Archived myocardial samples obtained during autopsy from 1995 to 2009 were assembled into four groups: RA; scleroderma; fatal myocarditis; and non-rheumatic disease controls. Samples were examined by immunohistochemistry (IHC) for the presence and localization of citrullination and peptidyl arginine deiminase enzymes (PADs) by a single cardiovascular pathologist blinded to disease group and clinical characteristics.

Results

Myocardial samples from seventeen RA patients were compared with those from fourteen controls, five fatal myocarditis patients, and ten scleroderma patients. Strong citrullination staining was detected exclusively in the myocardial interstitium in each of the groups.
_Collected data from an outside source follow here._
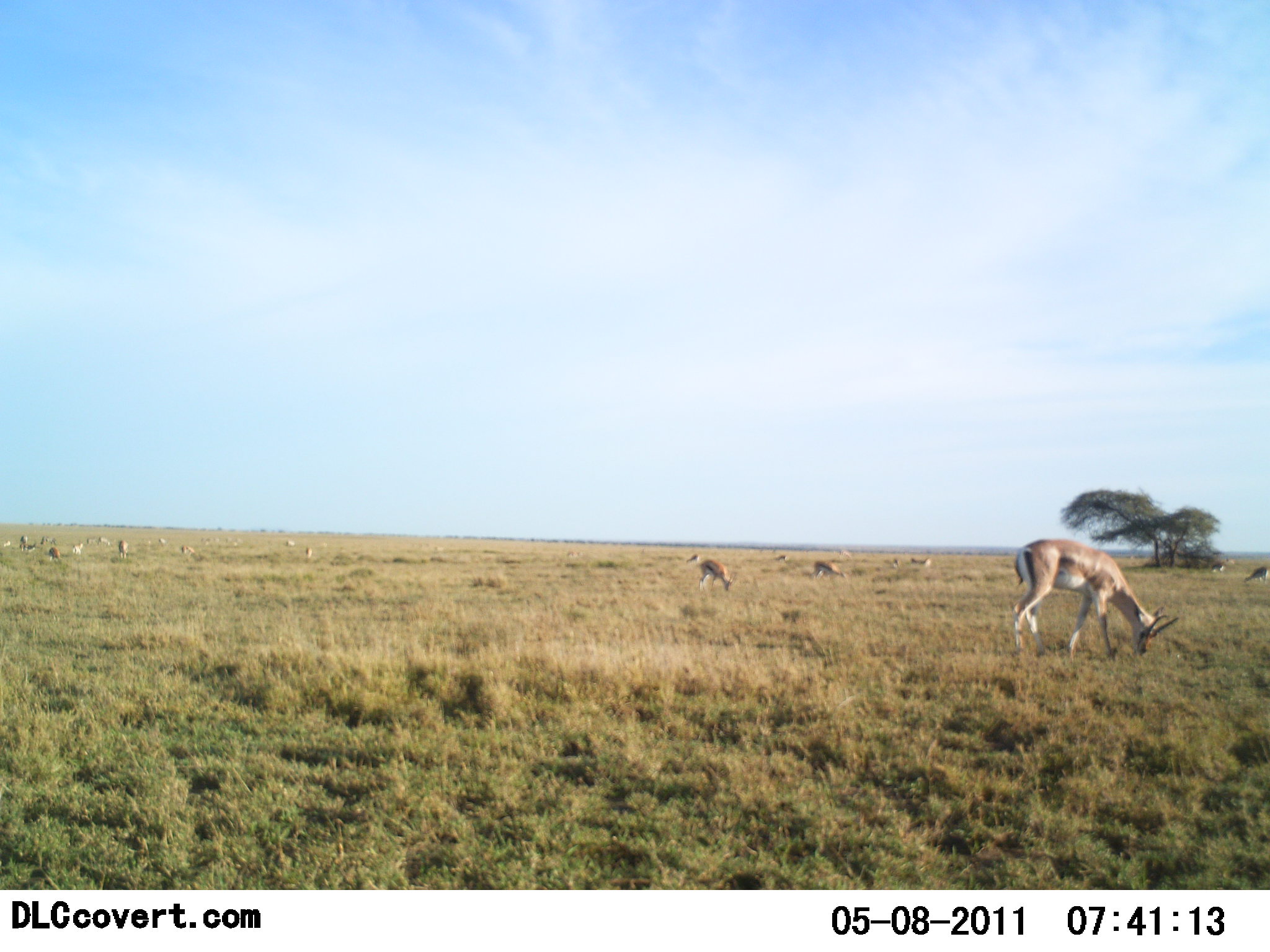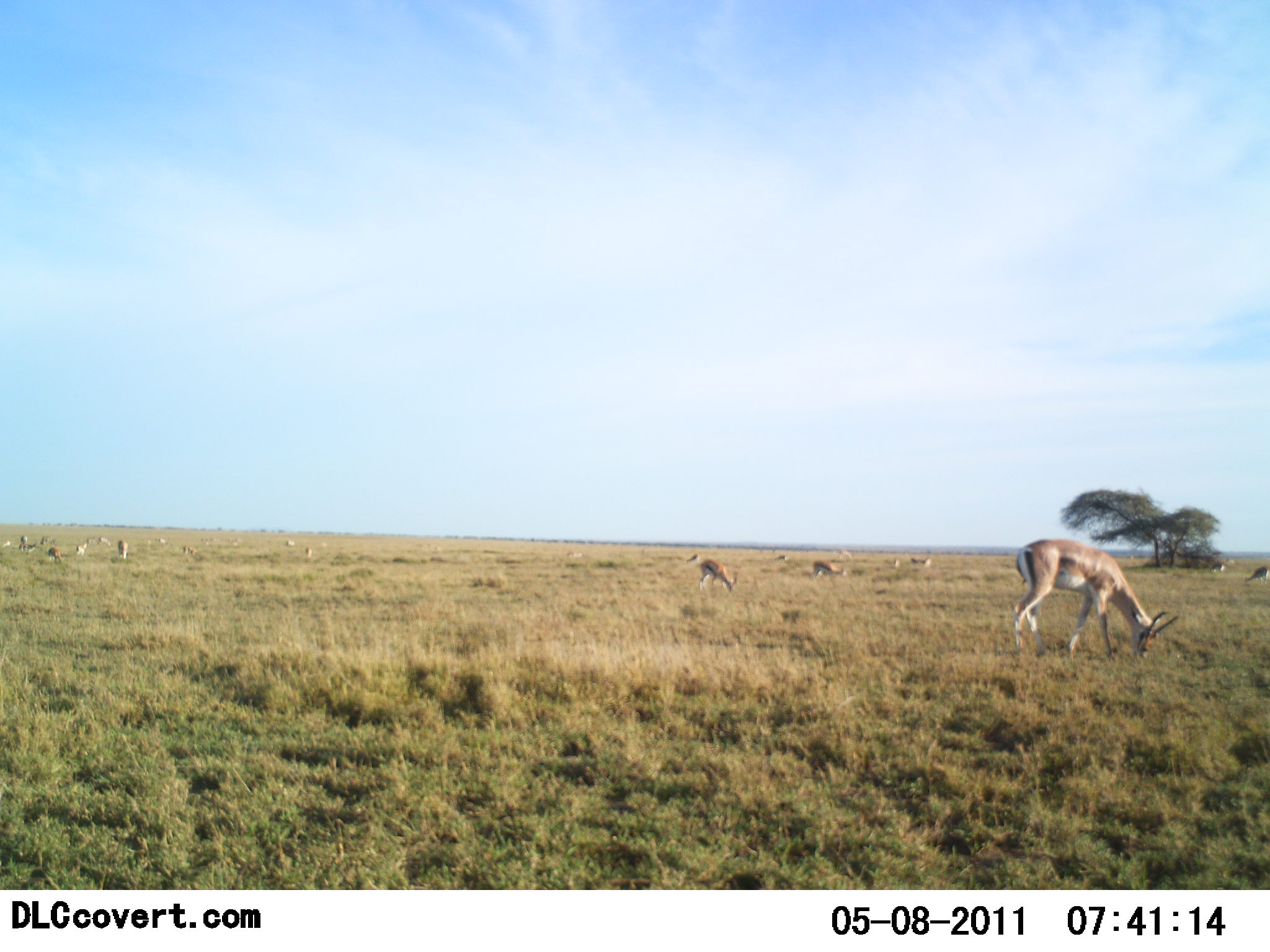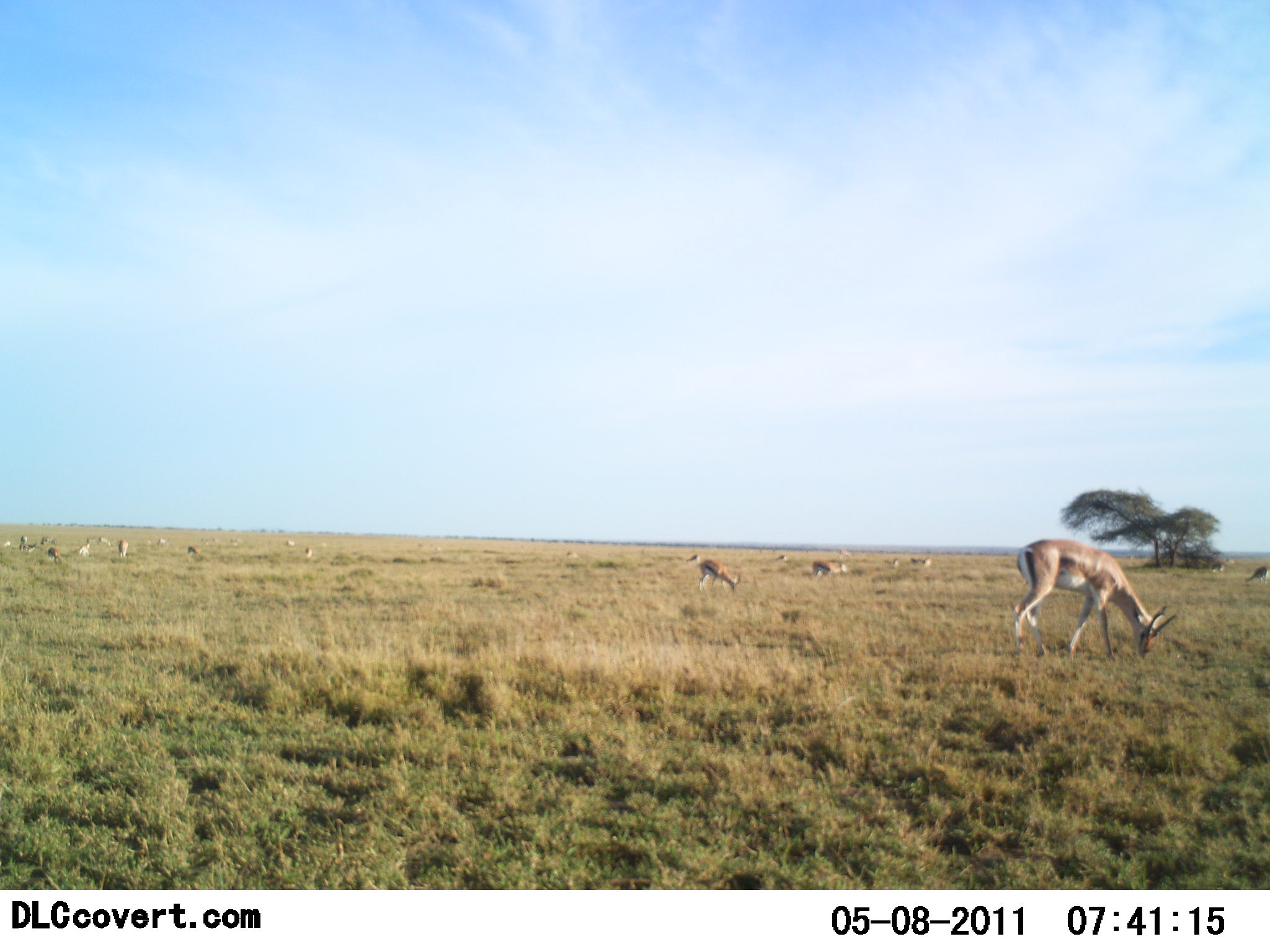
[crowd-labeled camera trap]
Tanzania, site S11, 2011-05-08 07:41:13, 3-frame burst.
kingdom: Animalia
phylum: Chordata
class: Mammalia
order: Artiodactyla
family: Bovidae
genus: Nanger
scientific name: Nanger granti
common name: grant's gazelle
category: gazellegrants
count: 11-50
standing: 62%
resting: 0%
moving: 0%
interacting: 0%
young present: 0%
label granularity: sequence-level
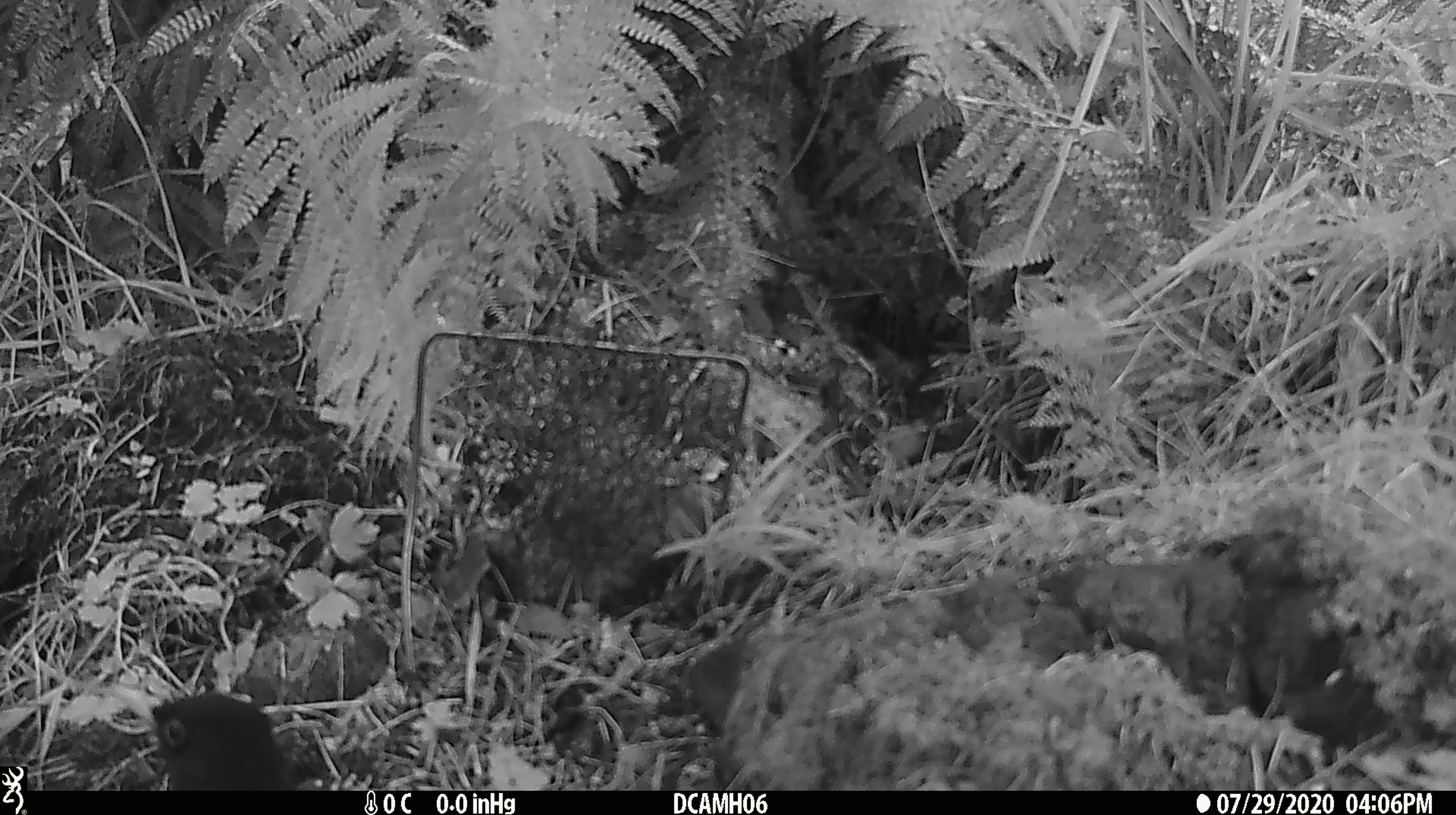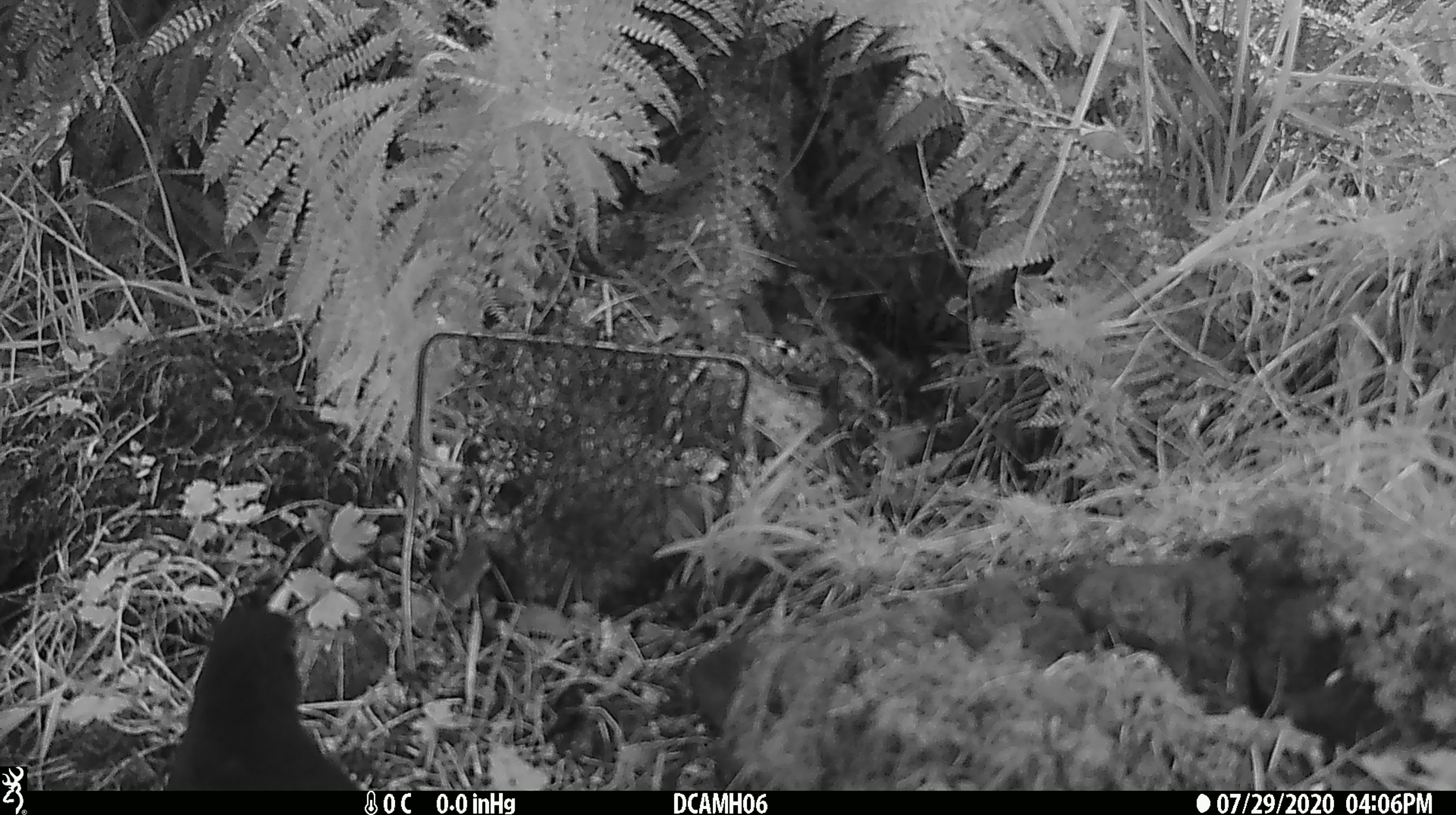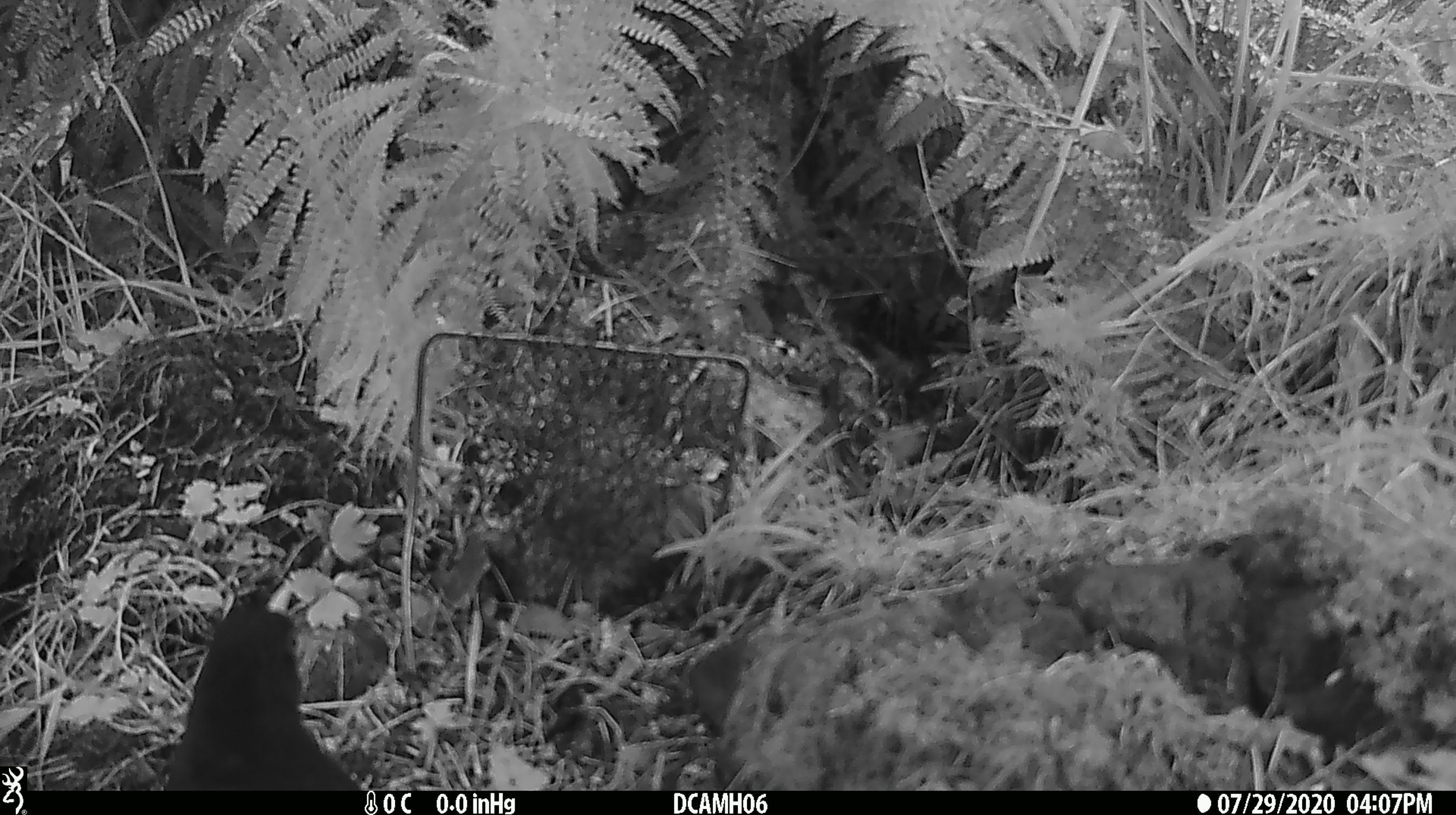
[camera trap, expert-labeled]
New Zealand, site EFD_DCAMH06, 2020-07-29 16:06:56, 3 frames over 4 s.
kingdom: Animalia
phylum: Chordata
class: Aves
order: Passeriformes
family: Turdidae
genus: Turdus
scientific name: Turdus merula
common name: eurasian blackbird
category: blackbird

However, average and peak anti-citrulline staining was 59% and 44% higher, respectively, for the RA group compared to the combined non-RA groups (P < 0.05 for both comparisons). Myocardial fibrosis did not differ between the groups. In contrast to citrullination, PADs 1 to 3 and 6 were detected in cardiomyocytes (primarily PADs 1 and 3), resident inflammatory cells (primarily PADs 2 and 4), and, to a smaller extent, in endothelial cells and vascular smooth muscle cells. PAD staining did not co-localize with anti-citrulline staining in the interstitium and did not vary by disease state.

Conclusions

Staining for citrullination was higher in the myocardial interstitium of RA compared to other disease states, a finding that could link autoimmunity to the known increase in myocardial dysfunction and heart failure in RA.